- [ACTIVITIES]
(a) Reproduce word for word the stretch of the TB outbreak article from "Oya tested negative" through "kept coughing violently.".
(b) Resume the article on Washington's prison TB outbreak, picking up after its final sentence.
--- PASSAGE Enclosed Below ---
Meet Dennis Oya, Patient Zero of the TB Outbreak Sweeping Washington’s Prisons

I was coughing hysterically,” Dennis Oya told me by phone from Coyote Ridge Correctional Center in eastern Washington State. “My chest kept ripping. I fractured my ribs—ribs four, five, and six—from cough compression.” In the shadow of the Covid-19 pandemic, Washington’s largest tuberculosis outbreak in decades includes at least 25 cases of active disease connected to the state’s sprawling prison system. More than 250 other prisoners were also infected and have latent TB, which can escalate to active disease at any time. Oya, 42, considers himself patient zero. “The TB outbreak started because of me,” he said.

Oya noticed a suspicious cough in late 2019, when he was at Clallam Bay Corrections Center, near the northwestern tip of the Olympic Peninsula. “Every time I called home, you could hear me coughing. I couldn’t get full 20-minute conversations with my family, because of shortness of breath.” (Calls from prison go through private security companies, which charge hefty fees and cut them off after 20 minutes.) Oya remembers the date because in those terrifying early days of the pandemic, before cities in the US began social distancing measures, a postcard arrived from a pen pal in Hong Kong. “I remember my friends saying, ‘Oh man, that card had Covid, that’s why you’re coughing like that.’ And I’m like, ‘Well, no, it’s not.’ You can’t get sick from having a postcard, you know what I mean?”

Oya tested negative for Covid, but he kept coughing. Medical staff told him his cough was caused by allergies, then diagnosed him with a hiatal hernia (a common cause of acid reflux, which can trigger a cough). He took his hernia prescriptions carefully, lost weight as he was instructed to do—and still kept coughing violently.
--- End of Enclosed PASSAGE ---
--- DATASET EXTRACT Enclosed Below ---
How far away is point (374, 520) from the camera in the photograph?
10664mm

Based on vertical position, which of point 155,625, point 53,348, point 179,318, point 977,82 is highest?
--- End of Enclosed DATASET EXTRACT ---
- [PER-TASK OUTPUTS]
(a)
Oya tested negative for Covid, but he kept coughing. Medical staff told him his cough was caused by allergies, then diagnosed him with a hiatal hernia (a common cause of acid reflux, which can trigger a cough). He took his hernia prescriptions carefully, lost weight as he was instructed to do—and still kept coughing violently.

(b)
Oya had been diagnosed with TB when he was 18, and he was certain the disease had returned. Every year on their birthday, incarcerated people are supposed to be offered a test for latent TB. Oya knew he would test positive—a positive test for TB remains positive for life. Oya’s doctor, the medical director of the Puyallup Tribe, told him he should have been offered tests for active disease. “I was searching high and low. I’ve written grievances to try and get medical help,” Oya told me. “There are plenty of other people around me who were put in danger. Like my cousin—got tuberculosis. One of my other cellies: He got tuberculosis because of me.”

In May 2021, instead of being tested for active TB, Oya was transferred to Stafford Creek Corrections Center, a larger prison about three hours south. He was still coughing—and still hadn’t been given a TB diagnosis. On January 27, 2022, Oya was finally given a chest X-ray. That night, “they came to my door and said, ‘Roll your stuff up, you’re being sent out of here. You have TB, you got to leave.’”

In wealthy countries, tuberculosis is viewed as an antiquated disease. Yet in 2022, it regained its longtime status as the infectious disease that kills the most people around the world. (In 2020 and 2021, Covid-19 killed more people than TB.) The TB bacteria is transmitted through the air, and the disease persists wherever people are forced to share close quarters.